若い頃ははしゃいで走り回ることもあるが、それも数分のことでまたのんびり。
馬は自然に近い状態にしておくとなんとも静かな動物だ。
騒動があるとすれば雄同士が力比べをするときくらいで、
馬は普段レージーなのである。
レイニングはこういった馬の性質をうまく利用しながら調教を行う。
馬と約束事を確立させていくのに、「プレッシャーとリリース」という作業をして、
これを何回となく くり返しながら馬を作っていく。
代表的なのはハミ受けを作るときで、
手綱を引きハミをかけてそれに対して馬が譲れば手綱をたるませて馬に自由を与える。
この時のハミをかける作業がプレッシャーにあたり、手綱をゆるめるのがリリースである。
同じ事は脚にも言えて、
脚の合図(圧迫)に対して馬が体を動かせば、同時に脚を使うのを辞めそれでいいのだと馬に褒美を与える。

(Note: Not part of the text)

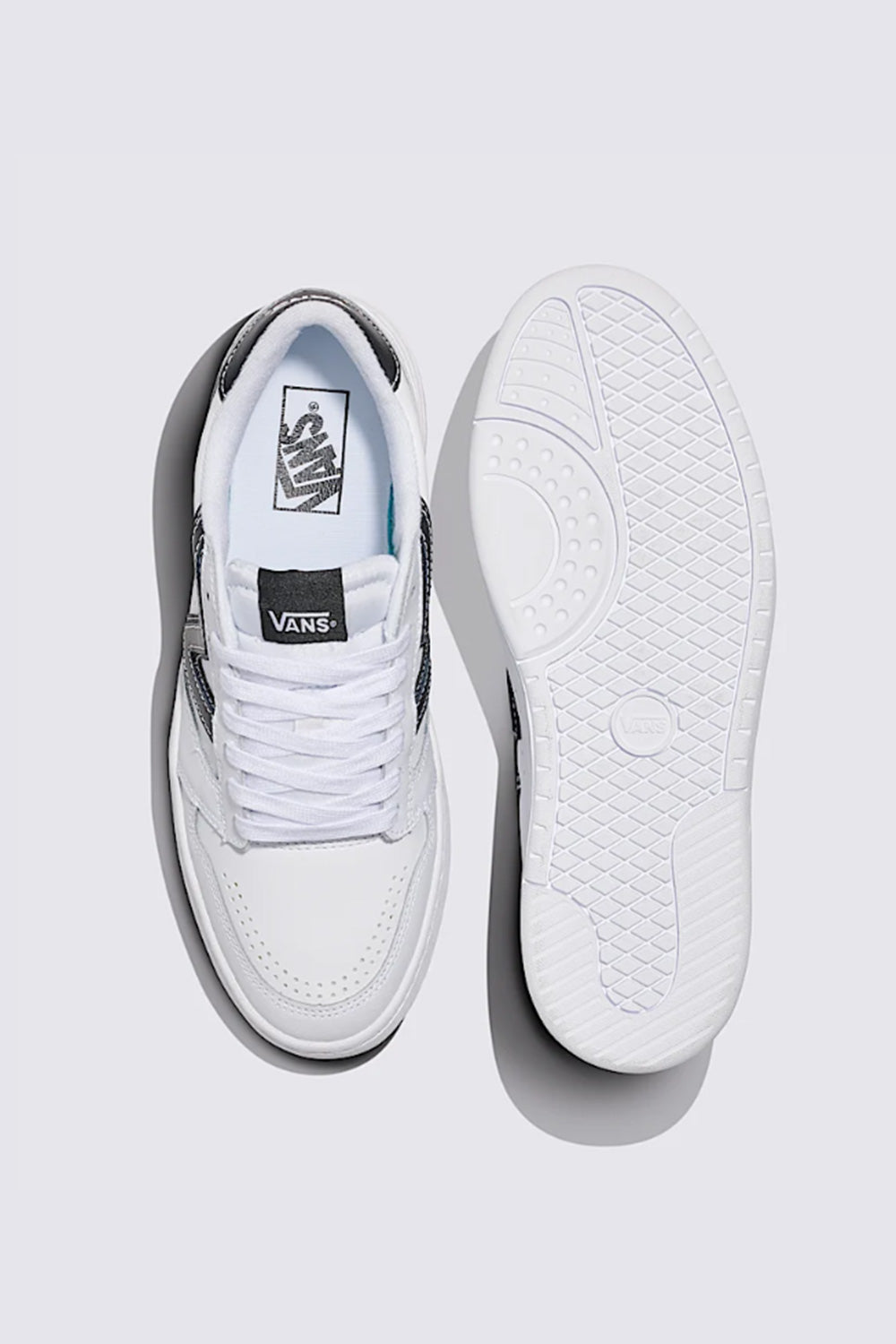 Vans Lowland 2.0 Sneakers in White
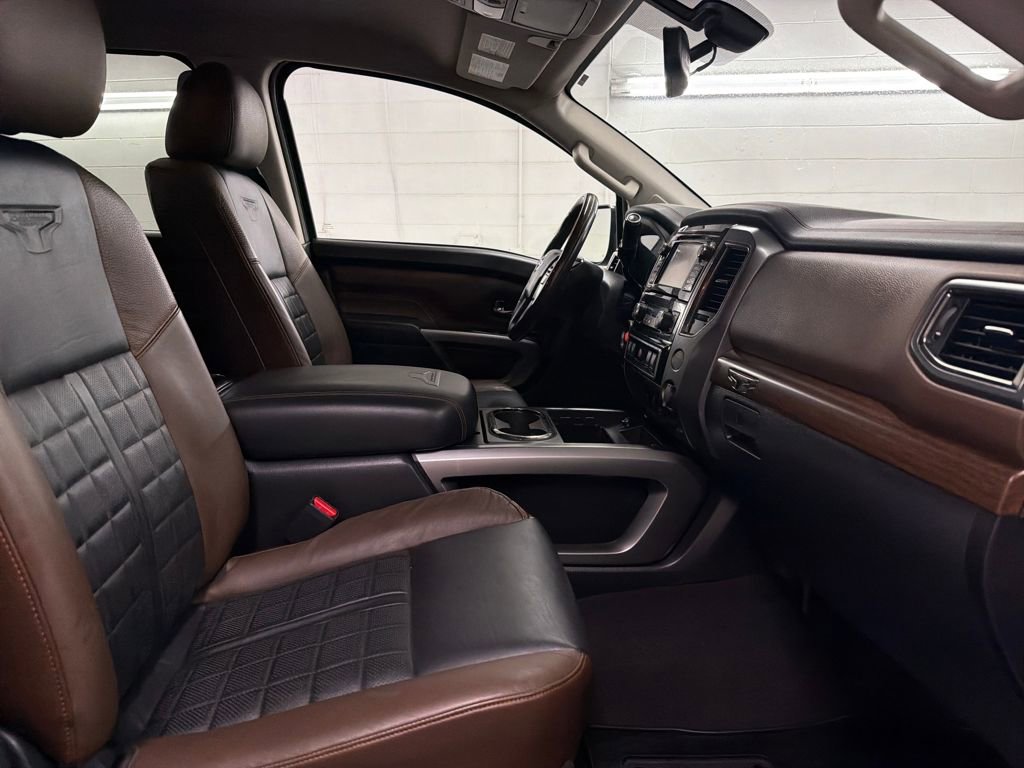 Used 2017 Nissan Titan Platinum Reserve image 28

このプレッシャーとリリースはなにも拳と脚だけにとどまらず、
馬の動き全体に対しても行う。
例えばストップを教えているときなどは、
好ましいストップができるまで馬に対してガチャガチャと働きかける(プレッシャー)。
何回かストップ、ガチャガチャをくり返しちゃんとストップをした瞬間に馬を休め褒美をあげる(リリース)。
この乗り手のリリースを馬は「待ってました」言わんばかりに、自分がたった今したストップの形と結びつける。
ストップを重点的に教えているときは、良いストップの直後その場で下馬をすることもある。
下馬によって、馬は乗り手から完全にリリースされるわけだ。
馬は基本的になにもされたくない動物で、人に乗られたときは何もされない瞬間を絶えず求めながら動く。
たとえば極端な例として、
乗り手の足を柵と自分の体の間に挟んで止まってしまう馬。
こういった馬は本当に巧妙で、ちょっとしたきっかけで柵に寄ったら今まで蹴ってた乗り手の足(プレッシャ−)が動かなくなり(リリース)これよし!と覚えてしまう。
この最たる好ましくない例としては、初心者を乗せた馬が何回でも立ち上がるのを見たことである。
その馬は振り落とそうとかハミにビックリして立ち上がっているのではなく、騎乗者が拳を使おうとするとスーッと立ち上がるのである。
乗り手と馬のやりとりをよく見ているとなるほど、
乗り手は脚を使うでもなく馬が立ち上がる度に拳を前に出し結果的に馬に褒美(リリース)を与えている。
馬にしてみれば自分が立ち上がる動作とハミのプレッシャーの解除が結びつき、
立つということは美味しい作業となるわけだ。
こんなところにもプレッシャーとリリースは関係しているのだと妙に感心してしまった。
自分が馬に対して知らず知らずに与えた影響で問題が生じた場合、
「ほっておいて欲しい」
という馬の心理の観点から見なおすと、不思議なくらいコミュニケーションが上手く行くことがある。